Republicans will also have to get comfortable with racial diversity and immigration. A big fence along the U.S.-Mexico border might thrill rural whites, but no sensible person thinks it will work. Race-baiting ads might help the GOP scratch out a win in Tennessee, but in the rest of the country Americans recoil. Tolerance has emerged as one of our fundamental moral values.
The GOP should also consider tempering its jingoism. Americans expect robust national security, but we also want leaders wise enough to safeguard our civil liberties. We instinctively distrust politicians who portray the loyal opposition as traitors or cowards. And we want a reality-based foreign policy, one that leaves us well out of crusades and clashes of civilizations.
For Republicans, this kind of wholesale realignment won't come easy. For one thing, the GOP is joined at the hip with about 60 million hardcore conservatives, many of them living in small towns, who very much do want to rewire our national morality. Those folks still elect a disproportionate number of senators and congressmen.

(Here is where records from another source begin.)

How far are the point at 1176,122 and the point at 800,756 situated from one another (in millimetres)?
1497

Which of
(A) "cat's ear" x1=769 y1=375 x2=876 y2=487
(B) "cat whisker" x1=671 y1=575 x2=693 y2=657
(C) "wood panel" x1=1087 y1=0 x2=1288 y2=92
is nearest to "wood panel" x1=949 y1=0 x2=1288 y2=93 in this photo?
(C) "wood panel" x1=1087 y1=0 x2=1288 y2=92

Indeed, the November 7 election may have actually eroded the power of the Republican moderate wing. Rick Santorum is gone, but so too are Mike DeWine, Sherwood Boehlert, and Lincoln Chafee. In many states, homelanders strengthened their hold over the GOP's internal machinery. Metro-friendly Republicans, like John McCain and Rudy Giuliani, have a serious fight ahead if they hope to convince their rural base to move in a new direction.

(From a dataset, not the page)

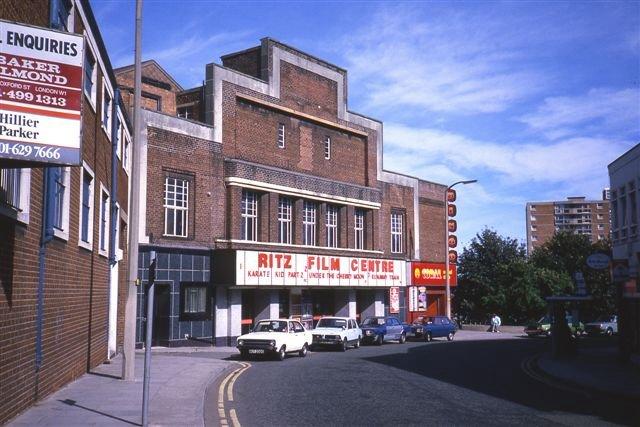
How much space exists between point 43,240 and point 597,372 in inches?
633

The alternatives are pretty painful. Two years ago, Republicans were portraying the Democratic Party as a moribund political movement, isolated in a few blue states or holed up in the biggest cities. But last week, even some conservatives were wringing their hands over the GOP's growing insularity.
"The lesson of 2006," wrote Matthew Continetti, associate editor of the Weekly Standard, "is that the South is not enough space to build a national governing majority. You have to branch out to other parts of the country, such as the Interior West, Pacific Coast, Northeast Corridor, Midwest, and elsewhere. Instead Democrats are surging in those places, and Republicans are increasingly confined to (high-growth) areas in the Sun Belt."

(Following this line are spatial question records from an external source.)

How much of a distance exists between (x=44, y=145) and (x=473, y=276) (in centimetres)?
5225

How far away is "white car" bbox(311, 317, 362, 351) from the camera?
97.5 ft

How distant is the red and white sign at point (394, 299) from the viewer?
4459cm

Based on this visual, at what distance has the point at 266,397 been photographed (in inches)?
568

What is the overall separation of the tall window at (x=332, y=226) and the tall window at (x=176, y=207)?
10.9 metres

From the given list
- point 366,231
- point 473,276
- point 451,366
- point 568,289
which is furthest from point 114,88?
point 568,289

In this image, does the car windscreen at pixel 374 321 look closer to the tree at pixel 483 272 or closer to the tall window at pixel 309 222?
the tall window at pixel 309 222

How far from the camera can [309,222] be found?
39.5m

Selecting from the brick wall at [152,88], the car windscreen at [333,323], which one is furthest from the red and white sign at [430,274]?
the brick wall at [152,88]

Unfortunately, many conservative pundits seem to think the way out of this mess is to reembrace some form of undiluted conservatism. Small government. The culture of life. Traditional morality. Heartland values. The tired catch phrases sound suddenly quaint and even absurd, sort of like "stay the course."
To capitalize on the GOP's disarray, Democrats will have to keep their heads on straight. They won in large measure by reaching out to moderates—including some in rural America—capturing at least 17 House seats in districts where small towns make up a significant voting bloc. Yet within days of the vote, New York congressman Charlie Rangel was tossing around the sort of rhetoric that infuriates homelanders.
"Mississippi gets more than their fair share back in federal money," Rangel blustered, "but who the hell wants to live in Mississippi?"
The rural tilt in our system—and persistent Republican gerrymandering that hands homelanders ever more power—makes this kind of trash-talking dangerous.
But for the present, Republicans face the biggest challenge. Unless they can broaden their appeal, even the Sun Belt will fall. In the 2004 presidential race, John Kerry—an urban liberal from the East Coast—came within 30,000 votes of winning Nevada and New Mexico. Blue cities in those states, from Las Vegas to Taos and Flagstaff, are growing rapidly.
Was the Iraq war a big factor this year? Sure. Huge. No question. But to win in 2008, Republicans will have to do more than bring the troops home. They also have to bring home millions of metro voters who see the GOP as increasingly flaky, intolerant, and out of touch with their moral values.
Brian Mann is a reporter for North Country Public Radio in upstate New York and author of Welcome to the Homeland, published by Steerforth Press.